[ACTIVITY A]: In the passage about snoring, which side did The Man ask the narrator to roll onto?
[ACTIVITY B]: Carry on the passage about snoring and a shared bed, starting right after its final sentence.

[TEXT EXCERPT]:
-- -- --

His tossing and turning while trying to get back to sleep woke me up, and if that wasn’t enough to disturb my sleep, him saying Honey? Honey! and asking me to roll over onto my left side certainly was.

Sleep deprivation brings out a demon in me. Lack of sleep makes me not just grumpy but downright angry. I think The Man harbors the same type of demon. We both knew it wasn’t my fault I was snoring, but he seemed to take it very personally. I knew he was only waking me and asking me to roll over out of self-preservation, but still I was furious at him for interrupting my sleep.

I went off to house sit for two weeks, and each of us got a fortnight of blissful sleep uninterrupted by snores, tossing, turning, the middle of the night bathroom needs of another person, or calls for dream analysis in the wee hours. We were both well rested and no longer angry at each other, so we tried sleeping together again.

We didn’t even have one happy night together. My first night home, I passed out and started snoring  before he even drifted off. He woke me up several times in the night asking me to roll onto my left side, which I did. I’m a natural back sleeper, so I always returned to my back (and my snores) as soon as I reached a deep level of sleep. At 4am, The Man clicked on the light and exclaimed that our sleeping arrangement wasn’t working for him. It wasn’t working for me either. Our sleeping demons were back.

-- -- --

[GIVEN INFORMATION]:
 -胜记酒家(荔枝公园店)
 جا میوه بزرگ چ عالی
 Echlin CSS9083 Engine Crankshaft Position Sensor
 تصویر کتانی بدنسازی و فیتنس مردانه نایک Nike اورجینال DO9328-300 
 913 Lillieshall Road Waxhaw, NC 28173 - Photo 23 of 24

-- -- --

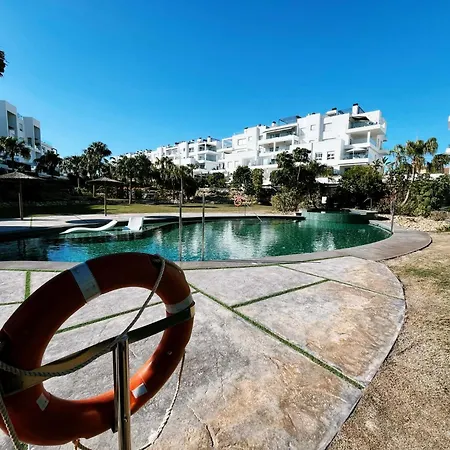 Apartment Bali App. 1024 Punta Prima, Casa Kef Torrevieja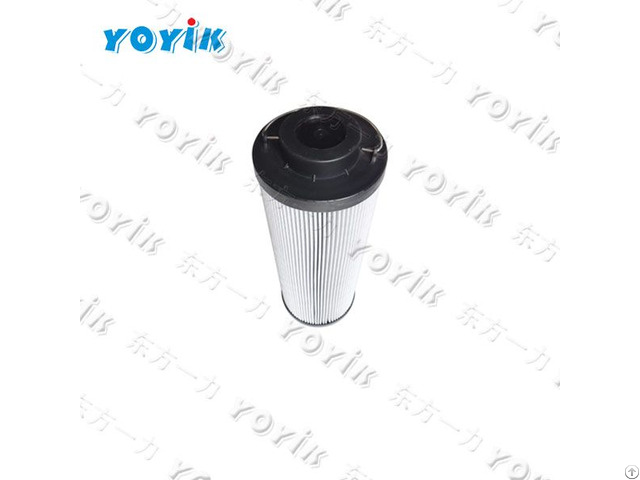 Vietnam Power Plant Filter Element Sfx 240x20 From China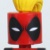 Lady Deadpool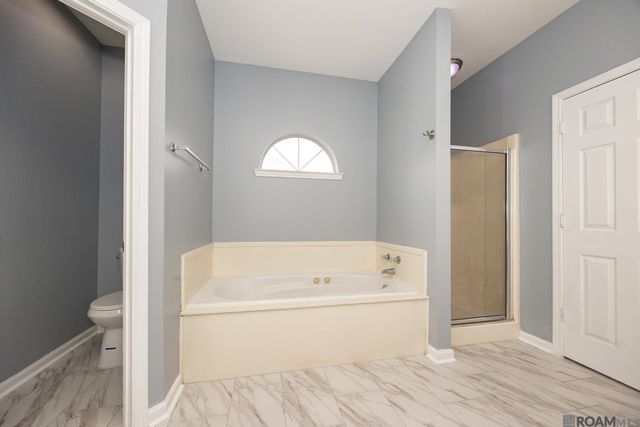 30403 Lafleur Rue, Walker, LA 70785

-- -- --

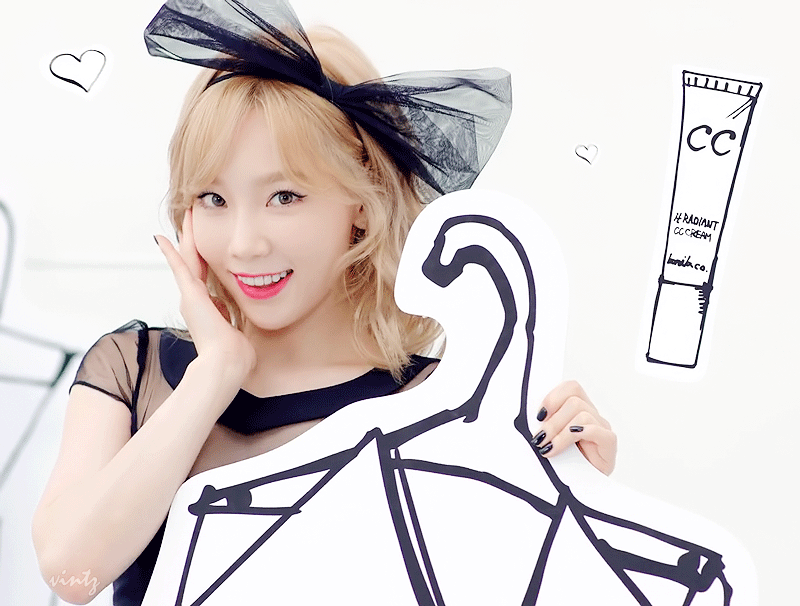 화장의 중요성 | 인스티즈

-- -- --

[EXERCISE ANSWER A]: The left side.

[EXERCISE ANSWER B]:
During my childhood my maternal grandparents slept in twin beds across the room from each other. This arrangement always confused me. Every other married couple I knew—my parents, my aunts and uncles, the people on TV—shared a bed. Didn’t my grandparents love each other? I realize now that it’s possible to like and love someone and not want to spend 8 hours out of each 24 in bed next to that person. (I also realize that the sleeping arrangement of my grandparents may have come from the desire to be good Catholics while feeling like their seven children were all the mouths they wanted to feed and butts they wanted to diaper).

Because The Man and I didn’t have the luxury of space enough for separate beds (much less the separate rooms it would really require for him to get away from my snores), I offered to sleep in my van. He protested, but it was really the easiest solution. There was already a bed in my van, but his camp cot had been folded and taken out of his minivan. My van was a mess, and it was easier for me to clear a small space on the bed for my short self rather than clean up the whole space so he could be comfortable. Also, The Man likes to wake up early, make coffee, and meditate. I sleep late and don’t move around before sunrise, so it made more sense for The Man to stay in the fifth wheel (where we were living at the time) where he could stand up and use the stove. I had no doubt I would be totally fine in my van. After all, I’d slept in my van before, and I knew someday I’d sleep in it again. Apparently, the sleeping in it again day had come sooner than I had expected.   

Selective Focus of Frozen Tree Twigs

Unfortunately, my return to the van coincided with an epic cold snap. Down in the southern Sonoran Desert where we were staying that winter, temperatures seldom drop below freezing. However, the first few nights I slept in my van, temperatures went down to the high 20s. Brrr!

I had plenty of warm clothes. I put on Cuddl Duds leggings, then pulled on flannel pajama pants. On top I wore a t-shirt, a sweatshirt, and the matching flannel pajama shirt. I put warm socks on my feet and a warm hat on my head. I was suited up for winter.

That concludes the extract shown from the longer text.